Crisis eléctrica catalana

Resumen de Prensa            Enervía, miércoles, 25 mayo 2005

FUENTE: Editorial La Vanguardia


El Govern de la Generalitat acordó en su reunión de ayer no adoptar ninguna decisión en materia energética y presentar a la sociedad catalana el borrador del Pla de l´Energia 2006-2015 para su debate abierto hasta septiembre. Esta salida tan sorprendente, por calificarla de alguna manera, esconde la incapacidad de los tres socios del tripartito (PSC, ERC e ICV) para aproximar las posiciones tan alejadas que mantienen sobre el modelo energético que se necesita para garantizar el futuro suministro de energía a Catalunya. La cuestión que ha precipitado esta peculiar solución política es la intensa polémica que existe en torno a la construcción de la nueva línea de alta tensión Bescanó-Baixàs proyectada por el Ministerio de Industria y que necesita el aval de la Generalitat.

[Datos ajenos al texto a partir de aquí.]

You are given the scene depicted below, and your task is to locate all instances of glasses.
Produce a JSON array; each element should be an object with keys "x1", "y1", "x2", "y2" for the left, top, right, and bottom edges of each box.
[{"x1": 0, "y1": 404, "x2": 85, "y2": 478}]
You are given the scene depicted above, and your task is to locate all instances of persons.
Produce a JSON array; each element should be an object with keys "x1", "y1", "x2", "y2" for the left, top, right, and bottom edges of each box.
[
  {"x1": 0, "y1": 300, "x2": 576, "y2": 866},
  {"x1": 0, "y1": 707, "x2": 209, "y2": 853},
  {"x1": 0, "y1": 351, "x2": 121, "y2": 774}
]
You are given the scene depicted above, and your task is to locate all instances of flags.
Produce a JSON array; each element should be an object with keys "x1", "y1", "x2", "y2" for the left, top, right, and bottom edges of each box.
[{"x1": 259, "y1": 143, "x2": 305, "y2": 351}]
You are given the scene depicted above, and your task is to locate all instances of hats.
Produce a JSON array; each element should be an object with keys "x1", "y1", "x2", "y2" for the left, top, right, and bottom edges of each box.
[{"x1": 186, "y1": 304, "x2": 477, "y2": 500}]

El Pla de l´Energia, elaborado por la Conselleria d´Indústria (PSC), después de un amplio periodo de consultas ya realizado entre diversas instancias de la sociedad catalana, afirma muy claramente que se constata la necesidad urgente de incrementar la capacidad de interconexión con Francia a través de un doble circuito de 400 kilovoltios entre Bescanó y Baixàs, debido a la crítica situación energética de las comarcas de Girona, para el suministro del futuro tren de alta velocidad y para la seguridad de los sistemas catalán y peninsular. Dicho esto puede añadirse, por tanto, que es una gran irresponsabilidad retrasar la ejecución de dicha línea eléctrica varios meses más, ya que ello tampoco garantiza que finalmente seá realizada, con los riesgos que ello supondría para el suministro eléctrico del país.

Que haya sido el propio Josep Bargalló, el conseller primer de la Generalitat, quien haya puesto en duda la necesidad de la citada línea de alta tensión, y que diputados y alcaldes de ERC y de ICV -dos partidos con presencia en el Govern- hayan participado en la manifestación del domingo contra el proyecto, refleja la gravedad de las discrepancias. En cualquier país democrático hechos como los citados, que no son en absoluto normales, comportarían una crisis de gobierno.

El PSC, como partido mayoritario, tiene la obligación, en cualquier caso, de buscar nuevas mayorías si fuera necesario para poder gobernar con eficacia en defensa de los intereses generales del país, como es la necesaria garantía de suministro eléctrico que reclama una amplia mayoría social, empresarial y política de Catalunya.